● **STUDY TEXT**:
RFR: 8253064: monitor list simplifications and getting rid of TSM [v2]

Mon Nov 9 23:09:59 UTC 2020

Hi Dan,

I'm going to top-post just to keep this short :)

Thanks for all the details below on the performance aspects and use of 
the heuristics - all good.

Regarding "ceiling" versus "watermark" ... a "high watermark" is a 
ceiling so its really a matter of personal preference what terminology 
you want to use.

Thanks again,
David

On 10/11/2020 6:16 am, Daniel D. Daugherty wrote:
> Hi David,
> 
> I'm going to try replying to this review comment via email to see how that
> works out...
> 
> On 11/9/20 1:06 AM, David Holmes wrote:
>> Hi Dan,
>>
>> On 9/11/2020 1:50 pm, Daniel D.Daugherty wrote:
>>> On Sun, 8 Nov 2020 21:43:00 GMT, David Holmes <dholmes at openjdk.org> 
>>> wrote:
>>>
>>>>> How about this:
>>>>>    static MonitorList   _in_use_list;
>>>>>    // The ratio of the current _in_use_list count to the ceiling is 
>>>>> used
>>>>>    // to determine if we are above MonitorUsedDeflationThreshold 
>>>>> and need
>>>>>    // to do an async monitor deflation cycle. The ceiling is 
>>>>> increased by
>>>>>    // AvgMonitorsPerThreadEstimate when a thread is added to the 
>>>>> system
>>>>>    // and is decreased by AvgMonitorsPerThreadEstimate when a 
>>>>> thread is
>>>>>    // removed from the system.
>>>>>    // Note: If the _in_use_list max exceeds the ceiling, then
>>>>>    // monitors_used_above_threshold() will use the in_use_list max 
>>>>> instead
>>>>>    // of the thread count derived ceiling because we have used more
>>>>>    // ObjectMonitors than the estimated average.
>>>>>    static jint          _in_use_list_ceiling;
>>>>
>>>> Thanks for the comment. So instead of checking the threshhold on 
>>>> each OM allocation we use this averaging technique to estimate the 
>>>> number of monitors in use? Can you explain how this came about 
>>>> rather than the simple/obvious check at allocation time. Thanks.
>>>
>>> I'm not sure I understand your question, but let me that a stab at it 
>>> anyway...
>>>
>>> We used to compare the sum of the in-use counts from all the in-use 
>>> lists
>>> with the total population of ObjectMonitors. If that ratio was higher 
>>> than
>>> MonitorUsedDeflationThreshold, then we would do an async deflation 
>>> cycle.
>>> Since we got rid of TSM, we no longer had a population of already 
>>> allocated
>>> ObjectMonitors, we had a max value instead. However, when the VMs use
>>> of ObjectMonitors is first spinning up, the max value is typically 
>>> very close
>>> to the in-use count so we would always be asking for an async-deflation
>>> during that spinning up phase.
>>>
>>> I created the idea of a ceiling value that is tied to thread count 
>>> and the
>>> AvgMonitorsPerThreadEstimate to replace the population value that we
>>> used to have. By comparing the in-use count against the ceiling 
>>> value, we
>>> no longer exceed the MonitorUsedDeflationThreshold when the VMs use
>>> of ObjectMonitors is first spinning up so we no longer do async 
>>> deflations
>>> continuously during that phase. If the max value exceeds the ceiling 
>>> value,
>>> then we're using a LOT of ObjectMonitors and, in that case, we compare
>>> the in-use count against the max to determine if we're exceeding the
>>> MonitorUsedDeflationThreshold.

● **THINGS TO DO**:
a. In the monitor list review thread, by what amount is the ceiling increased when a thread is added to the system?
b. Extend the monitor list review thread, picking up right after its last sentence about comparing the in-use count against the max.

● **DATASET EXCERPT**:
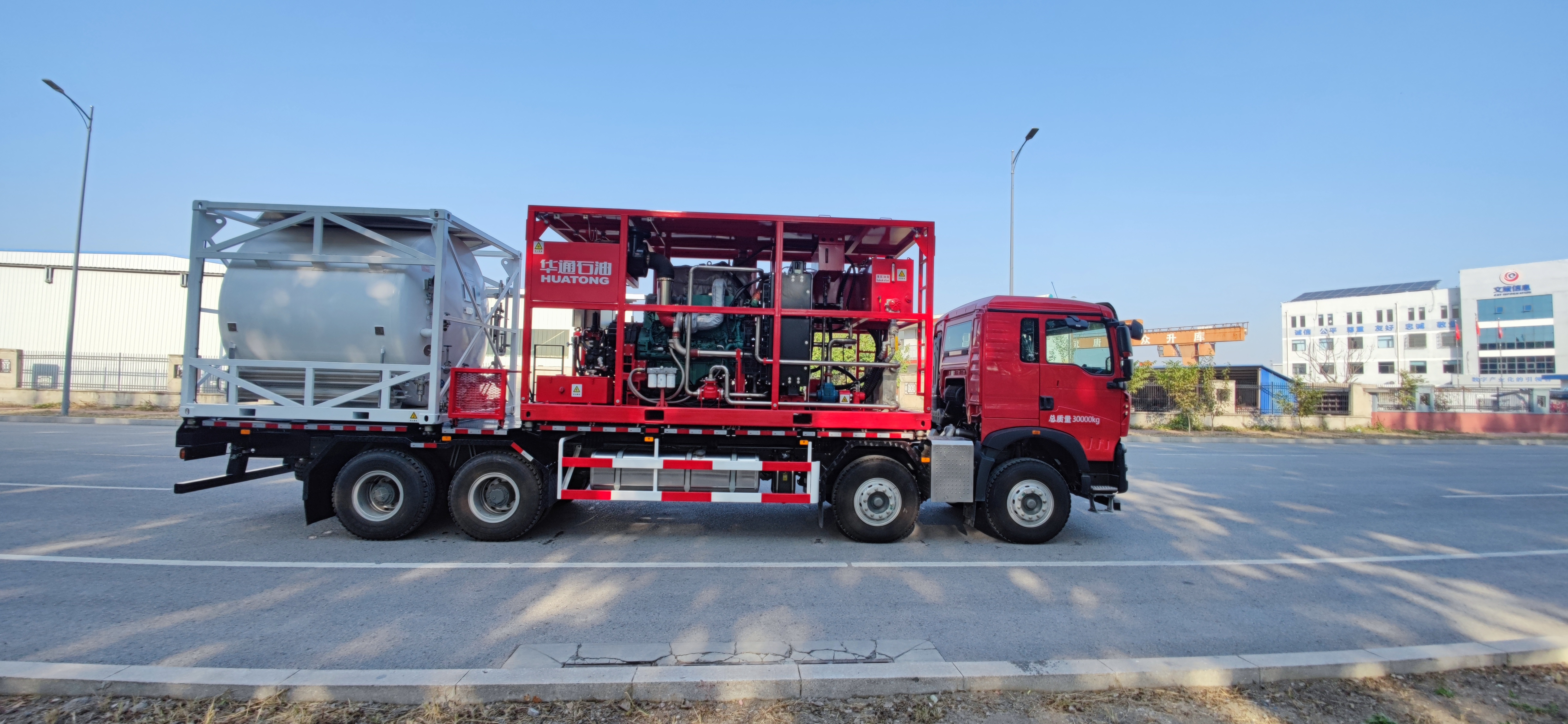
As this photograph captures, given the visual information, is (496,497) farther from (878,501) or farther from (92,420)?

● **ACTIVITY ANSWERS**:
a. AvgMonitorsPerThreadEstimate

b.
>>>
>>> Does this help?
>>
>> It helps but I'm still wrestling with what 
>> MonitorUsedDeflationThreshold actually means now.
>>
>> So the existing MonitorUsedDeflationThreshold is used as a measure of 
>> the proportion of monitors actually in-use compared to the number of 
>> monitors pre-allocated.
> 
> Slight correction: not a measure of proportion, but a threshold on the
> proportion.
> 
> 
>> If an inflation request requires a new block to be allocated and we're 
>> above MonitorUsedDeflationThreshold % then a request for async 
>> deflation occurs (when we actually check).
> 
> Not quite. We did have code in om_alloc() that could cause a deflation
> cycle to be invoked, but that code was not enabled by default and was
> removed. See the fix for:
> 
>      JDK-8230940 Obsolete MonitorBound
>      https://bugs.openjdk.java.net/browse/JDK-8230940
> 
> which was pushed in jdk-15-B22.
> 
> In the current baseline, ObjectSynchronizer::is_async_deflation_needed()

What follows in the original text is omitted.